The rollout of the Asset Declaration Scheme (ADS) – a tax amnesty scheme designed to allow undeclared assets to be documented with a nominal tax provided they are declared before June 30, 2019 – has been announced by the government and it is not surprising to see mixed reactions across the board.

From warning tax evaders of a coming reckoning to actively allowing them to whiten their money; this is a clear departure of the Pakistan Tehreek-i-Insaf’s (PTI) commitment to throw the book at corrupt individuals in the country. Considering that the party spent years as part of the opposition lambasting previous governments for seeking to benefit the wealthy and corrupt through similar schemes, PTI’s decision to do the exact same thing in the first year of its rule tells us that the party’s promises of looking to stabilise the economy through innovative ideas was an empty one.

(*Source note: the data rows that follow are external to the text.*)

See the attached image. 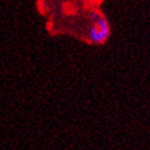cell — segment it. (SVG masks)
<instances>
[{
  "mask_svg": "<svg viewBox=\"0 0 150 150\" xmlns=\"http://www.w3.org/2000/svg\"><path fill=\"white\" fill-rule=\"evenodd\" d=\"M111 35V25L106 16L100 11L91 13V26L87 31V40L94 45L105 44Z\"/></svg>",
  "mask_w": 150,
  "mask_h": 150,
  "instance_id": "cell-1",
  "label": "cell"
}]
</instances>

The fact that most experts and analysts declare amnesty schemes to be a poor policy choice to improve taxation revenues has been missed by this government and its predecessors, which is why the opposition’s outrage at this move sounds hollow and unconvincing. Leaders from both Pakistan Peoples’ Party (PPP) and Pakistan Muslim League-Nawaz (PML-N) have spoken out against the scheme, but their own willingness to allow for tax evaders to whiten their money through similar policies during their time in government is a reminder that the stance taken currently is only a political one and hence, not relevant.

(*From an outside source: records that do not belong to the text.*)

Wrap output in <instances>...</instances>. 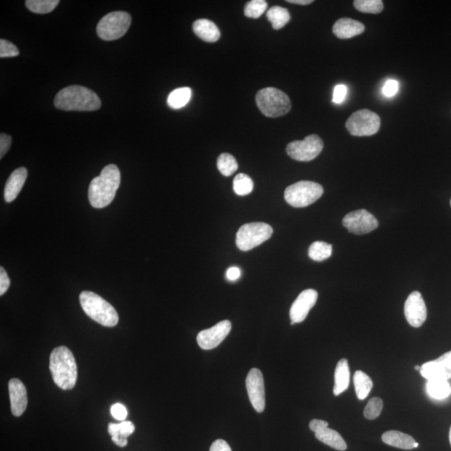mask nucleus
<instances>
[{
    "mask_svg": "<svg viewBox=\"0 0 451 451\" xmlns=\"http://www.w3.org/2000/svg\"><path fill=\"white\" fill-rule=\"evenodd\" d=\"M11 141V135L4 133L0 135V158H1V159L8 151L10 150Z\"/></svg>",
    "mask_w": 451,
    "mask_h": 451,
    "instance_id": "40",
    "label": "nucleus"
},
{
    "mask_svg": "<svg viewBox=\"0 0 451 451\" xmlns=\"http://www.w3.org/2000/svg\"><path fill=\"white\" fill-rule=\"evenodd\" d=\"M233 190L238 196H247L254 190V182L249 175L238 174L233 180Z\"/></svg>",
    "mask_w": 451,
    "mask_h": 451,
    "instance_id": "32",
    "label": "nucleus"
},
{
    "mask_svg": "<svg viewBox=\"0 0 451 451\" xmlns=\"http://www.w3.org/2000/svg\"><path fill=\"white\" fill-rule=\"evenodd\" d=\"M130 24L132 17L128 12H111L98 23L97 32L101 39L111 42L123 37L128 32Z\"/></svg>",
    "mask_w": 451,
    "mask_h": 451,
    "instance_id": "7",
    "label": "nucleus"
},
{
    "mask_svg": "<svg viewBox=\"0 0 451 451\" xmlns=\"http://www.w3.org/2000/svg\"><path fill=\"white\" fill-rule=\"evenodd\" d=\"M354 385L358 399L364 400L372 390L373 381L367 373L358 371L354 373Z\"/></svg>",
    "mask_w": 451,
    "mask_h": 451,
    "instance_id": "25",
    "label": "nucleus"
},
{
    "mask_svg": "<svg viewBox=\"0 0 451 451\" xmlns=\"http://www.w3.org/2000/svg\"><path fill=\"white\" fill-rule=\"evenodd\" d=\"M383 400L381 398H373L369 401L364 409V417L368 419H374L381 416L383 409Z\"/></svg>",
    "mask_w": 451,
    "mask_h": 451,
    "instance_id": "35",
    "label": "nucleus"
},
{
    "mask_svg": "<svg viewBox=\"0 0 451 451\" xmlns=\"http://www.w3.org/2000/svg\"><path fill=\"white\" fill-rule=\"evenodd\" d=\"M19 55V49H17L15 44L8 42L6 39H0V57H16Z\"/></svg>",
    "mask_w": 451,
    "mask_h": 451,
    "instance_id": "36",
    "label": "nucleus"
},
{
    "mask_svg": "<svg viewBox=\"0 0 451 451\" xmlns=\"http://www.w3.org/2000/svg\"><path fill=\"white\" fill-rule=\"evenodd\" d=\"M365 30V26L362 23L350 19V18H342L336 21L333 27V32L338 39H347L355 37L361 35Z\"/></svg>",
    "mask_w": 451,
    "mask_h": 451,
    "instance_id": "18",
    "label": "nucleus"
},
{
    "mask_svg": "<svg viewBox=\"0 0 451 451\" xmlns=\"http://www.w3.org/2000/svg\"><path fill=\"white\" fill-rule=\"evenodd\" d=\"M120 170L114 164L108 165L99 177L94 178L89 187V201L94 209L110 205L120 187Z\"/></svg>",
    "mask_w": 451,
    "mask_h": 451,
    "instance_id": "1",
    "label": "nucleus"
},
{
    "mask_svg": "<svg viewBox=\"0 0 451 451\" xmlns=\"http://www.w3.org/2000/svg\"><path fill=\"white\" fill-rule=\"evenodd\" d=\"M54 103L57 109L66 111H94L101 106L100 98L93 90L76 85L62 89Z\"/></svg>",
    "mask_w": 451,
    "mask_h": 451,
    "instance_id": "3",
    "label": "nucleus"
},
{
    "mask_svg": "<svg viewBox=\"0 0 451 451\" xmlns=\"http://www.w3.org/2000/svg\"><path fill=\"white\" fill-rule=\"evenodd\" d=\"M232 329V323L223 320L210 328L198 333L197 341L200 348L205 350H214L229 335Z\"/></svg>",
    "mask_w": 451,
    "mask_h": 451,
    "instance_id": "13",
    "label": "nucleus"
},
{
    "mask_svg": "<svg viewBox=\"0 0 451 451\" xmlns=\"http://www.w3.org/2000/svg\"><path fill=\"white\" fill-rule=\"evenodd\" d=\"M449 438H450V445H451V427H450V430Z\"/></svg>",
    "mask_w": 451,
    "mask_h": 451,
    "instance_id": "47",
    "label": "nucleus"
},
{
    "mask_svg": "<svg viewBox=\"0 0 451 451\" xmlns=\"http://www.w3.org/2000/svg\"><path fill=\"white\" fill-rule=\"evenodd\" d=\"M268 20L271 22L274 30H280L290 20V13L287 8L280 6H273L267 12Z\"/></svg>",
    "mask_w": 451,
    "mask_h": 451,
    "instance_id": "28",
    "label": "nucleus"
},
{
    "mask_svg": "<svg viewBox=\"0 0 451 451\" xmlns=\"http://www.w3.org/2000/svg\"><path fill=\"white\" fill-rule=\"evenodd\" d=\"M218 168L224 177H230L238 169L237 161L229 153H223L218 158Z\"/></svg>",
    "mask_w": 451,
    "mask_h": 451,
    "instance_id": "31",
    "label": "nucleus"
},
{
    "mask_svg": "<svg viewBox=\"0 0 451 451\" xmlns=\"http://www.w3.org/2000/svg\"><path fill=\"white\" fill-rule=\"evenodd\" d=\"M323 194L321 185L309 180L291 185L284 192V197L288 204L293 207H305L318 201Z\"/></svg>",
    "mask_w": 451,
    "mask_h": 451,
    "instance_id": "6",
    "label": "nucleus"
},
{
    "mask_svg": "<svg viewBox=\"0 0 451 451\" xmlns=\"http://www.w3.org/2000/svg\"><path fill=\"white\" fill-rule=\"evenodd\" d=\"M111 414L117 421H124L128 416V410L123 404L117 403L111 406Z\"/></svg>",
    "mask_w": 451,
    "mask_h": 451,
    "instance_id": "38",
    "label": "nucleus"
},
{
    "mask_svg": "<svg viewBox=\"0 0 451 451\" xmlns=\"http://www.w3.org/2000/svg\"><path fill=\"white\" fill-rule=\"evenodd\" d=\"M406 320L414 328H419L426 322L427 309L421 293L414 291L410 293L404 304Z\"/></svg>",
    "mask_w": 451,
    "mask_h": 451,
    "instance_id": "14",
    "label": "nucleus"
},
{
    "mask_svg": "<svg viewBox=\"0 0 451 451\" xmlns=\"http://www.w3.org/2000/svg\"><path fill=\"white\" fill-rule=\"evenodd\" d=\"M49 371L54 382L61 390L73 389L78 381V364L75 356L66 346L57 347L49 357Z\"/></svg>",
    "mask_w": 451,
    "mask_h": 451,
    "instance_id": "2",
    "label": "nucleus"
},
{
    "mask_svg": "<svg viewBox=\"0 0 451 451\" xmlns=\"http://www.w3.org/2000/svg\"><path fill=\"white\" fill-rule=\"evenodd\" d=\"M318 292L314 290H306L300 293L296 300L293 302L290 309L291 322L299 323L304 321L309 311L318 299Z\"/></svg>",
    "mask_w": 451,
    "mask_h": 451,
    "instance_id": "16",
    "label": "nucleus"
},
{
    "mask_svg": "<svg viewBox=\"0 0 451 451\" xmlns=\"http://www.w3.org/2000/svg\"><path fill=\"white\" fill-rule=\"evenodd\" d=\"M426 390L433 399L441 400L451 394V387L448 381L431 380L426 383Z\"/></svg>",
    "mask_w": 451,
    "mask_h": 451,
    "instance_id": "26",
    "label": "nucleus"
},
{
    "mask_svg": "<svg viewBox=\"0 0 451 451\" xmlns=\"http://www.w3.org/2000/svg\"><path fill=\"white\" fill-rule=\"evenodd\" d=\"M60 4L58 0H27L25 6L28 10L35 13H48L52 12Z\"/></svg>",
    "mask_w": 451,
    "mask_h": 451,
    "instance_id": "30",
    "label": "nucleus"
},
{
    "mask_svg": "<svg viewBox=\"0 0 451 451\" xmlns=\"http://www.w3.org/2000/svg\"><path fill=\"white\" fill-rule=\"evenodd\" d=\"M350 371L348 360L342 359L338 361L335 372V385L333 395H340L342 392L348 389L350 385Z\"/></svg>",
    "mask_w": 451,
    "mask_h": 451,
    "instance_id": "23",
    "label": "nucleus"
},
{
    "mask_svg": "<svg viewBox=\"0 0 451 451\" xmlns=\"http://www.w3.org/2000/svg\"><path fill=\"white\" fill-rule=\"evenodd\" d=\"M450 205H451V200H450Z\"/></svg>",
    "mask_w": 451,
    "mask_h": 451,
    "instance_id": "48",
    "label": "nucleus"
},
{
    "mask_svg": "<svg viewBox=\"0 0 451 451\" xmlns=\"http://www.w3.org/2000/svg\"><path fill=\"white\" fill-rule=\"evenodd\" d=\"M328 423L324 421H321V419H313L309 423L310 430L315 432H317L319 430L324 427H328Z\"/></svg>",
    "mask_w": 451,
    "mask_h": 451,
    "instance_id": "44",
    "label": "nucleus"
},
{
    "mask_svg": "<svg viewBox=\"0 0 451 451\" xmlns=\"http://www.w3.org/2000/svg\"><path fill=\"white\" fill-rule=\"evenodd\" d=\"M135 426L130 421H121L119 424L110 423L108 426V432L111 436V440L120 447H125L128 443V437L133 434Z\"/></svg>",
    "mask_w": 451,
    "mask_h": 451,
    "instance_id": "21",
    "label": "nucleus"
},
{
    "mask_svg": "<svg viewBox=\"0 0 451 451\" xmlns=\"http://www.w3.org/2000/svg\"><path fill=\"white\" fill-rule=\"evenodd\" d=\"M323 142L317 135H310L303 141L288 144L286 151L292 159L299 161H310L315 159L323 151Z\"/></svg>",
    "mask_w": 451,
    "mask_h": 451,
    "instance_id": "10",
    "label": "nucleus"
},
{
    "mask_svg": "<svg viewBox=\"0 0 451 451\" xmlns=\"http://www.w3.org/2000/svg\"><path fill=\"white\" fill-rule=\"evenodd\" d=\"M28 175L25 168H20L13 171L4 187V200L11 202L19 195Z\"/></svg>",
    "mask_w": 451,
    "mask_h": 451,
    "instance_id": "19",
    "label": "nucleus"
},
{
    "mask_svg": "<svg viewBox=\"0 0 451 451\" xmlns=\"http://www.w3.org/2000/svg\"><path fill=\"white\" fill-rule=\"evenodd\" d=\"M381 125V117L376 112L363 109L352 114L345 125L354 137H371L378 132Z\"/></svg>",
    "mask_w": 451,
    "mask_h": 451,
    "instance_id": "9",
    "label": "nucleus"
},
{
    "mask_svg": "<svg viewBox=\"0 0 451 451\" xmlns=\"http://www.w3.org/2000/svg\"><path fill=\"white\" fill-rule=\"evenodd\" d=\"M382 440L387 445L402 450H412L418 448L419 446V444L414 440L412 436L396 431L383 433Z\"/></svg>",
    "mask_w": 451,
    "mask_h": 451,
    "instance_id": "22",
    "label": "nucleus"
},
{
    "mask_svg": "<svg viewBox=\"0 0 451 451\" xmlns=\"http://www.w3.org/2000/svg\"><path fill=\"white\" fill-rule=\"evenodd\" d=\"M80 303L89 317L105 327H114L119 322V315L114 307L93 292L84 291L80 295Z\"/></svg>",
    "mask_w": 451,
    "mask_h": 451,
    "instance_id": "4",
    "label": "nucleus"
},
{
    "mask_svg": "<svg viewBox=\"0 0 451 451\" xmlns=\"http://www.w3.org/2000/svg\"><path fill=\"white\" fill-rule=\"evenodd\" d=\"M192 89L189 87L178 88L171 92L168 98V106L174 110L186 106L192 98Z\"/></svg>",
    "mask_w": 451,
    "mask_h": 451,
    "instance_id": "27",
    "label": "nucleus"
},
{
    "mask_svg": "<svg viewBox=\"0 0 451 451\" xmlns=\"http://www.w3.org/2000/svg\"><path fill=\"white\" fill-rule=\"evenodd\" d=\"M342 225L352 233L363 235L378 227V220L364 209L351 211L342 219Z\"/></svg>",
    "mask_w": 451,
    "mask_h": 451,
    "instance_id": "11",
    "label": "nucleus"
},
{
    "mask_svg": "<svg viewBox=\"0 0 451 451\" xmlns=\"http://www.w3.org/2000/svg\"><path fill=\"white\" fill-rule=\"evenodd\" d=\"M398 81L395 80H387L385 85H383L382 92L386 97H392L395 96L396 93L398 92Z\"/></svg>",
    "mask_w": 451,
    "mask_h": 451,
    "instance_id": "39",
    "label": "nucleus"
},
{
    "mask_svg": "<svg viewBox=\"0 0 451 451\" xmlns=\"http://www.w3.org/2000/svg\"><path fill=\"white\" fill-rule=\"evenodd\" d=\"M354 6L358 11L364 13H380L383 10L382 0H355Z\"/></svg>",
    "mask_w": 451,
    "mask_h": 451,
    "instance_id": "33",
    "label": "nucleus"
},
{
    "mask_svg": "<svg viewBox=\"0 0 451 451\" xmlns=\"http://www.w3.org/2000/svg\"><path fill=\"white\" fill-rule=\"evenodd\" d=\"M246 388L250 402L256 412H264L266 406L265 385L260 369L254 368L247 373Z\"/></svg>",
    "mask_w": 451,
    "mask_h": 451,
    "instance_id": "12",
    "label": "nucleus"
},
{
    "mask_svg": "<svg viewBox=\"0 0 451 451\" xmlns=\"http://www.w3.org/2000/svg\"><path fill=\"white\" fill-rule=\"evenodd\" d=\"M229 281H236L241 276V270L237 267L229 268L226 273Z\"/></svg>",
    "mask_w": 451,
    "mask_h": 451,
    "instance_id": "43",
    "label": "nucleus"
},
{
    "mask_svg": "<svg viewBox=\"0 0 451 451\" xmlns=\"http://www.w3.org/2000/svg\"><path fill=\"white\" fill-rule=\"evenodd\" d=\"M421 367H419V366H418V365H416V366L414 367V369H416V371H421Z\"/></svg>",
    "mask_w": 451,
    "mask_h": 451,
    "instance_id": "46",
    "label": "nucleus"
},
{
    "mask_svg": "<svg viewBox=\"0 0 451 451\" xmlns=\"http://www.w3.org/2000/svg\"><path fill=\"white\" fill-rule=\"evenodd\" d=\"M8 392L13 416L19 417L25 412L28 405L26 388L19 378H12L8 382Z\"/></svg>",
    "mask_w": 451,
    "mask_h": 451,
    "instance_id": "17",
    "label": "nucleus"
},
{
    "mask_svg": "<svg viewBox=\"0 0 451 451\" xmlns=\"http://www.w3.org/2000/svg\"><path fill=\"white\" fill-rule=\"evenodd\" d=\"M11 286V279L8 278L6 269L0 268V295H4Z\"/></svg>",
    "mask_w": 451,
    "mask_h": 451,
    "instance_id": "41",
    "label": "nucleus"
},
{
    "mask_svg": "<svg viewBox=\"0 0 451 451\" xmlns=\"http://www.w3.org/2000/svg\"><path fill=\"white\" fill-rule=\"evenodd\" d=\"M210 451H232L227 441L216 440L211 444Z\"/></svg>",
    "mask_w": 451,
    "mask_h": 451,
    "instance_id": "42",
    "label": "nucleus"
},
{
    "mask_svg": "<svg viewBox=\"0 0 451 451\" xmlns=\"http://www.w3.org/2000/svg\"><path fill=\"white\" fill-rule=\"evenodd\" d=\"M333 247L324 242H314L309 248V256L311 259L322 261L330 258Z\"/></svg>",
    "mask_w": 451,
    "mask_h": 451,
    "instance_id": "29",
    "label": "nucleus"
},
{
    "mask_svg": "<svg viewBox=\"0 0 451 451\" xmlns=\"http://www.w3.org/2000/svg\"><path fill=\"white\" fill-rule=\"evenodd\" d=\"M192 29L201 39L206 42L215 43L220 39V30L214 22L206 19L197 20L193 23Z\"/></svg>",
    "mask_w": 451,
    "mask_h": 451,
    "instance_id": "20",
    "label": "nucleus"
},
{
    "mask_svg": "<svg viewBox=\"0 0 451 451\" xmlns=\"http://www.w3.org/2000/svg\"><path fill=\"white\" fill-rule=\"evenodd\" d=\"M347 94H348V88L345 85H337L333 89V102L335 104H342L345 101Z\"/></svg>",
    "mask_w": 451,
    "mask_h": 451,
    "instance_id": "37",
    "label": "nucleus"
},
{
    "mask_svg": "<svg viewBox=\"0 0 451 451\" xmlns=\"http://www.w3.org/2000/svg\"><path fill=\"white\" fill-rule=\"evenodd\" d=\"M288 3L300 4V6H308V4H312L313 0H287Z\"/></svg>",
    "mask_w": 451,
    "mask_h": 451,
    "instance_id": "45",
    "label": "nucleus"
},
{
    "mask_svg": "<svg viewBox=\"0 0 451 451\" xmlns=\"http://www.w3.org/2000/svg\"><path fill=\"white\" fill-rule=\"evenodd\" d=\"M273 230L264 223H252L242 225L237 233V247L243 252L254 249L272 237Z\"/></svg>",
    "mask_w": 451,
    "mask_h": 451,
    "instance_id": "8",
    "label": "nucleus"
},
{
    "mask_svg": "<svg viewBox=\"0 0 451 451\" xmlns=\"http://www.w3.org/2000/svg\"><path fill=\"white\" fill-rule=\"evenodd\" d=\"M421 376L427 381H449L451 378V351L440 358L424 364L421 368Z\"/></svg>",
    "mask_w": 451,
    "mask_h": 451,
    "instance_id": "15",
    "label": "nucleus"
},
{
    "mask_svg": "<svg viewBox=\"0 0 451 451\" xmlns=\"http://www.w3.org/2000/svg\"><path fill=\"white\" fill-rule=\"evenodd\" d=\"M257 106L265 116L280 117L291 110V101L288 94L276 88H265L259 90L256 96Z\"/></svg>",
    "mask_w": 451,
    "mask_h": 451,
    "instance_id": "5",
    "label": "nucleus"
},
{
    "mask_svg": "<svg viewBox=\"0 0 451 451\" xmlns=\"http://www.w3.org/2000/svg\"><path fill=\"white\" fill-rule=\"evenodd\" d=\"M268 3L264 0H252L247 2L245 8V15L247 18L258 19L267 11Z\"/></svg>",
    "mask_w": 451,
    "mask_h": 451,
    "instance_id": "34",
    "label": "nucleus"
},
{
    "mask_svg": "<svg viewBox=\"0 0 451 451\" xmlns=\"http://www.w3.org/2000/svg\"><path fill=\"white\" fill-rule=\"evenodd\" d=\"M316 438L322 443L326 444L337 450L344 451L347 449V444L340 433L324 427L321 430L315 432Z\"/></svg>",
    "mask_w": 451,
    "mask_h": 451,
    "instance_id": "24",
    "label": "nucleus"
}]
</instances>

For a policy to be considered desirable enough to be repeated, the state must have demonstrable evidence of positive results on previous occasions. This tax amnesty scheme is not too different from the one implemented during the PML-N government in 2018; with only 2% of the total tax revenue in that year coming from recoverables through amnesty, why has the PTI government decided to repeat this exercise for so little gain?

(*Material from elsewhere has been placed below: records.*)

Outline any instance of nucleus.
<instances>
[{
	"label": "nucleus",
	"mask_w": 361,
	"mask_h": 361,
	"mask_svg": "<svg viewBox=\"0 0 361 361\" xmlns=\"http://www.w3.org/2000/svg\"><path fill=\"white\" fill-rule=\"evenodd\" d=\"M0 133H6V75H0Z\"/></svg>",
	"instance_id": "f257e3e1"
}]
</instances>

One could very easily argue that this small fraction of the total tax revenue generated is not enough to outweigh the damage caused to the tax collection process in the long run. Successive governments treating tax evaders lightly time after time will only encourage more attempts to avoid paying taxes, because regular bailouts of this sort will all but ensure that the perpetrators will not be punished. With only 55000 individuals coming forward to whiten assets during the last scheme, what guarantee does the government have that this time will be any different? Increasing state revenue is important to stabilise the economy, but it will take more than a lazy idea that has failed in the past.